(WORK INSTRUCTIONS)
Which lines below fall between the one containing "2319 Penmar Ave, Venice, CA 90291 photo 25" and the one containing "Il Welfare del"? Repeat them exactly, counting both of those lines, and add nothing else.

-- EXTRACTED RECORDS follows --

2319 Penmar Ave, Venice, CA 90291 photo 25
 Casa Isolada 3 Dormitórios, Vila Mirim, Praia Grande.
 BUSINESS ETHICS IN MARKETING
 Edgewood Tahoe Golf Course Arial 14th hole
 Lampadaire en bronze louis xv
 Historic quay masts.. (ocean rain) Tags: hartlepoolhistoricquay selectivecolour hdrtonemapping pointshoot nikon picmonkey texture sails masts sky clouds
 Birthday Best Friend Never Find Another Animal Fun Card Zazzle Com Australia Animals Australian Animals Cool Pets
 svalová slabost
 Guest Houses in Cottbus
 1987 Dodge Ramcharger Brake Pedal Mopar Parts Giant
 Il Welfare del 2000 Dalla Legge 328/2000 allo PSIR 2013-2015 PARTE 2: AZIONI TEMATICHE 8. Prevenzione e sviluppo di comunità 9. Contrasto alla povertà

-- EXTRACTED RECORDS concluded --
-- EXTRACTED RECORDS follows --

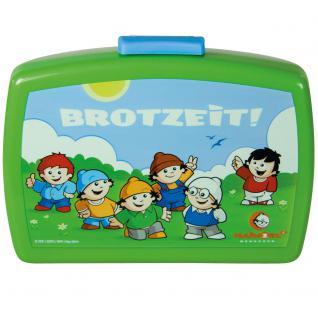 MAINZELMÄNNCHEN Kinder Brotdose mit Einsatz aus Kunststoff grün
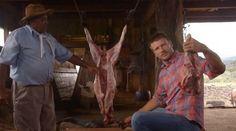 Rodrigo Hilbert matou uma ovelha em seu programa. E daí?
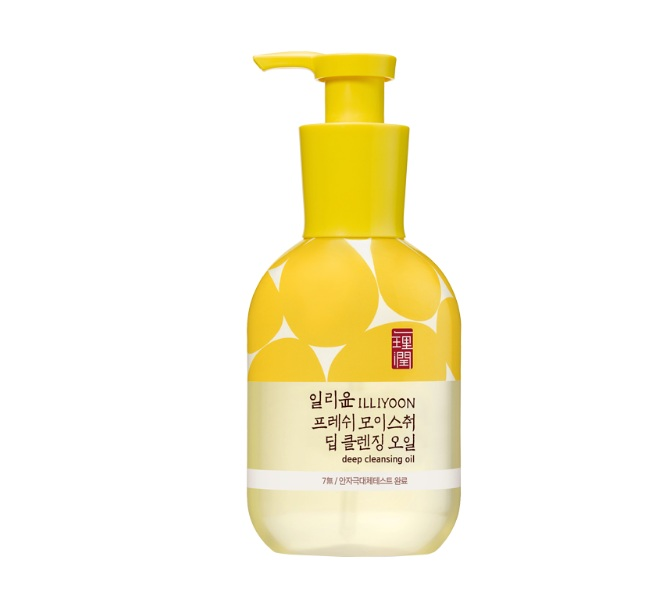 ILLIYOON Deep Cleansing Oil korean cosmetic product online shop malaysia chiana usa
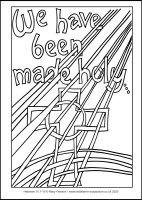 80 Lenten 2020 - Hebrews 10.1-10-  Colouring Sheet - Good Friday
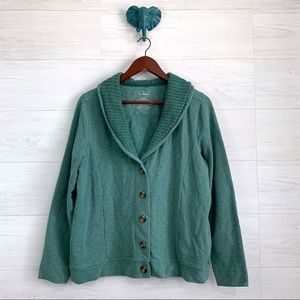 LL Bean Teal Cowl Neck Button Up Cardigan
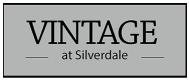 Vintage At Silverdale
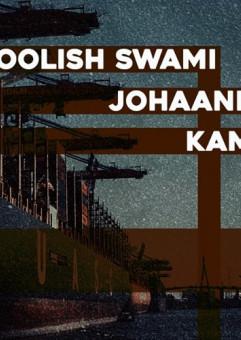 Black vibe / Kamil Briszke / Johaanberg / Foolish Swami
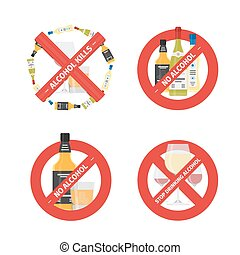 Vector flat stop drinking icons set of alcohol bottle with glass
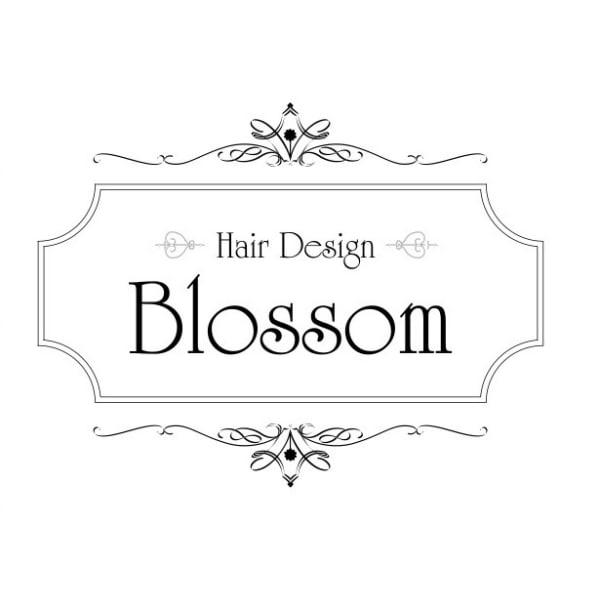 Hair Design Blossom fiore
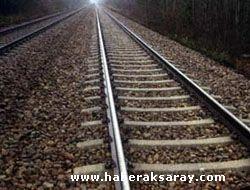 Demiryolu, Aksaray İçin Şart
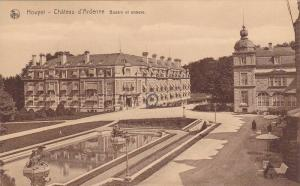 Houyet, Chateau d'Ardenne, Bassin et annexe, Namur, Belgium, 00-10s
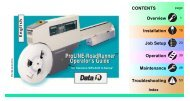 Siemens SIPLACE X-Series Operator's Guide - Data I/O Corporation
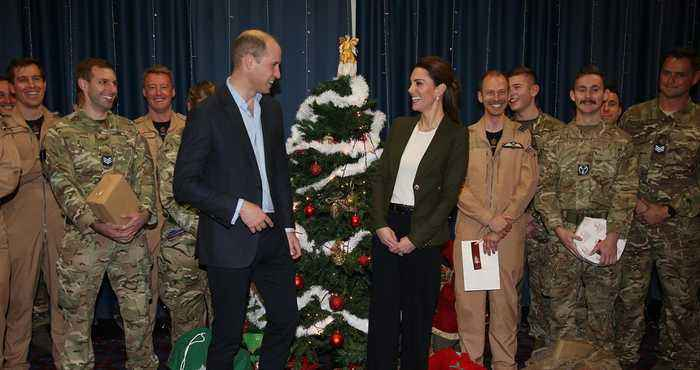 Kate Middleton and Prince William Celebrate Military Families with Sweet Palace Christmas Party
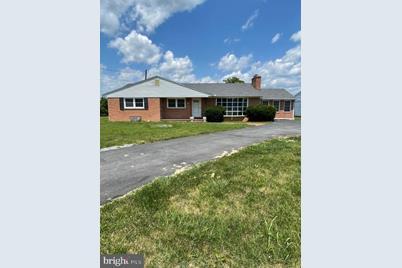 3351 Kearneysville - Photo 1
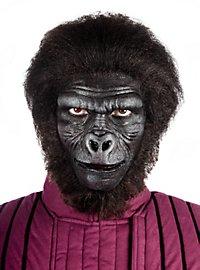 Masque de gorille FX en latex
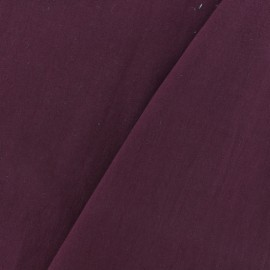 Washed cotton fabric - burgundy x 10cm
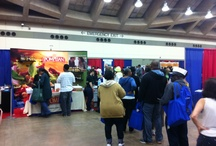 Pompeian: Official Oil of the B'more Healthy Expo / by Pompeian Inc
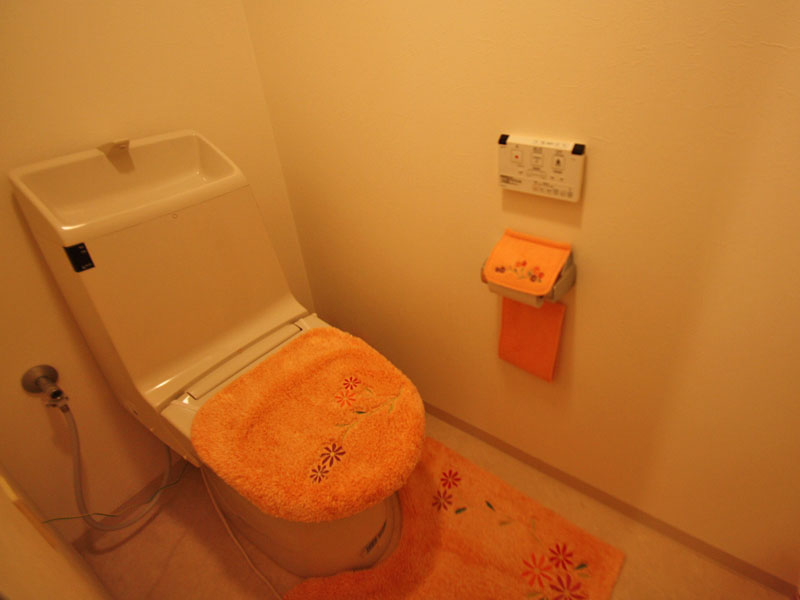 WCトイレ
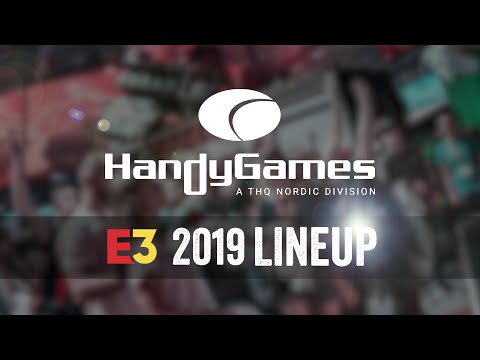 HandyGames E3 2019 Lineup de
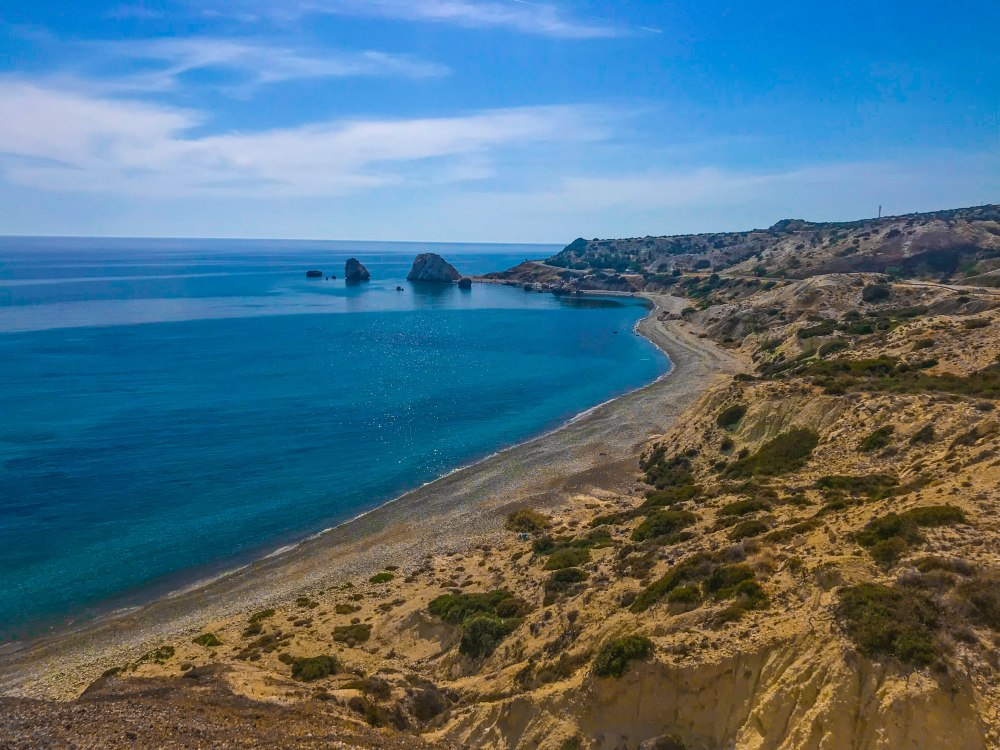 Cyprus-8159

-- EXTRACTED RECORDS concluded --
-- EXTRACTED RECORDS follows --

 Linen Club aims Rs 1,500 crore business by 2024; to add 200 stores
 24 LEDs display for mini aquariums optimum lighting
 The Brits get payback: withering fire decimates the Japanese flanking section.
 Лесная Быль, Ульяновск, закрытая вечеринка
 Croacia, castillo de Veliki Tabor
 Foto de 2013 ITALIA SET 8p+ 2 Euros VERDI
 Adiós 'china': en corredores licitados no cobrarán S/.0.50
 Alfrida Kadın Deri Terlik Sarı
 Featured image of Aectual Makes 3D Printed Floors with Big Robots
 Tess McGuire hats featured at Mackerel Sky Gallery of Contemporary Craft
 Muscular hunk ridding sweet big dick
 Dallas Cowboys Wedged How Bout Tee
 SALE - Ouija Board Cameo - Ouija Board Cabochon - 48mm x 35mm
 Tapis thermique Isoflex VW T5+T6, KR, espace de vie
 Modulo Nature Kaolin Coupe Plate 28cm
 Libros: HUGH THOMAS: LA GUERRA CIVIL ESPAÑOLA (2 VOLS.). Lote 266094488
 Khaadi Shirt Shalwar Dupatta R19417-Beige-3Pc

-- EXTRACTED RECORDS concluded --

(RESPONSE TO THIS EXERCISE)
2319 Penmar Ave, Venice, CA 90291 photo 25
 Casa Isolada 3 Dormitórios, Vila Mirim, Praia Grande.
 BUSINESS ETHICS IN MARKETING
 Edgewood Tahoe Golf Course Arial 14th hole
 Lampadaire en bronze louis xv
 Historic quay masts.. (ocean rain) Tags: hartlepoolhistoricquay selectivecolour hdrtonemapping pointshoot nikon picmonkey texture sails masts sky clouds
 Birthday Best Friend Never Find Another Animal Fun Card Zazzle Com Australia Animals Australian Animals Cool Pets
 svalová slabost
 Guest Houses in Cottbus
 1987 Dodge Ramcharger Brake Pedal Mopar Parts Giant
 Il Welfare del 2000 Dalla Legge 328/2000 allo PSIR 2013-2015 PARTE 2: AZIONI TEMATICHE 8. Prevenzione e sviluppo di comunità 9. Contrasto alla povertà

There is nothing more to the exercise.